Active clinical trials for "Candidiasis"

This study is an open label, noncomparative study using an investigational agent for the treatment of documented Candida or Aspergillus infections in pediatric patients (ages 3 months-17 years).

To determine the appropriate duration of amphotericin B therapy for Candida esophagitis. To compare the effectiveness of two different amphotericin B doses in the treatment of biopsy-proven Candida esophagitis. To determine if low-dose amphotericin B is less toxic than standard dose therapy during a limited treatment period. To evaluate pharmacokinetic and pharmacodynamic parameters of the two different dosing regimens.

To determine a safe, effective, and convenient dosing schedule for nystatin pastilles in the prevention of oral candidiasis in patients with AIDS or AIDS related complex (ARC) (group III or IV, CDC classification).

This is a multicenter, open-label, non-comparator, single-arm study to evaluate the efficacy, safety, tolerability and PK (pharmacokinetics) of oral SCY-078 as an emergency use treatment for patients with a documented Candida auris infection.

Women diagnosed with Vulvovaginal Candidiasis by the health care professional will be enrolled in the study. All participants should fulfil inclusion and exclusion criteria. The study product will be used for 5 days, once a day. The doctor will evaluate the patients before and at the end of the treatment.

THE PROBLEM
Quote the entire clinical trials listing word for word. Work from the clinical trials listing alone.

THE DATA
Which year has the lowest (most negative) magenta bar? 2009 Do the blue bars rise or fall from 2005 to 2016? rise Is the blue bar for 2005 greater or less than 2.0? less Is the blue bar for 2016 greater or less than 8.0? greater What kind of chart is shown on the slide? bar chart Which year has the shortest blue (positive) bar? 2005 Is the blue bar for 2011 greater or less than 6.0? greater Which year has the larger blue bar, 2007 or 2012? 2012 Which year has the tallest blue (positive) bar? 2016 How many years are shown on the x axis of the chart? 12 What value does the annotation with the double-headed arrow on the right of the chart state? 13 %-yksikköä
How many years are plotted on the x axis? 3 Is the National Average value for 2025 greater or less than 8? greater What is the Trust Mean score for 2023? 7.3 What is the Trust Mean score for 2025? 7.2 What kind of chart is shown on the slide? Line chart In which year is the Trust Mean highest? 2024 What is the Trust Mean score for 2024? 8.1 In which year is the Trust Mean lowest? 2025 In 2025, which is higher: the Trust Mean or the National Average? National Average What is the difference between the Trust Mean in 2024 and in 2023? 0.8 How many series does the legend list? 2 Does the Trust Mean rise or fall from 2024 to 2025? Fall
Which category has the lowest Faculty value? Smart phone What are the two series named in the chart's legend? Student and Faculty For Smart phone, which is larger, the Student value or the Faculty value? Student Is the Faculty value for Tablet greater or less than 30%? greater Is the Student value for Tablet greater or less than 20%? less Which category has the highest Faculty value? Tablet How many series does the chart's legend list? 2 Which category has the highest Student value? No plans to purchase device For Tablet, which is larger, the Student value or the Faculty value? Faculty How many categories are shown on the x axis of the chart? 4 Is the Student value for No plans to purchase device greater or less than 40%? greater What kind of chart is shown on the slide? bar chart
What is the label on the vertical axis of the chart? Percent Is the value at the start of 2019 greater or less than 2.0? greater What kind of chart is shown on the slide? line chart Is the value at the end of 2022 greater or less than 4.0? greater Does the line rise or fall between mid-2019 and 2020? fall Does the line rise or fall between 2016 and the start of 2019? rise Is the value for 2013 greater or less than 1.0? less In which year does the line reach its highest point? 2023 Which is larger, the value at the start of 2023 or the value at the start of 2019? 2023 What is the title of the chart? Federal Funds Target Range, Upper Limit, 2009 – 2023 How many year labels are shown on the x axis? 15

RESULT FOR THIS TASK
Active clinical trials for "Candidiasis"

This study is an open label, noncomparative study using an investigational agent for the treatment of documented Candida or Aspergillus infections in pediatric patients (ages 3 months-17 years).

To determine the appropriate duration of amphotericin B therapy for Candida esophagitis. To compare the effectiveness of two different amphotericin B doses in the treatment of biopsy-proven Candida esophagitis. To determine if low-dose amphotericin B is less toxic than standard dose therapy during a limited treatment period. To evaluate pharmacokinetic and pharmacodynamic parameters of the two different dosing regimens.

To determine a safe, effective, and convenient dosing schedule for nystatin pastilles in the prevention of oral candidiasis in patients with AIDS or AIDS related complex (ARC) (group III or IV, CDC classification).

This is a multicenter, open-label, non-comparator, single-arm study to evaluate the efficacy, safety, tolerability and PK (pharmacokinetics) of oral SCY-078 as an emergency use treatment for patients with a documented Candida auris infection.

Women diagnosed with Vulvovaginal Candidiasis by the health care professional will be enrolled in the study. All participants should fulfil inclusion and exclusion criteria. The study product will be used for 5 days, once a day. The doctor will evaluate the patients before and at the end of the treatment.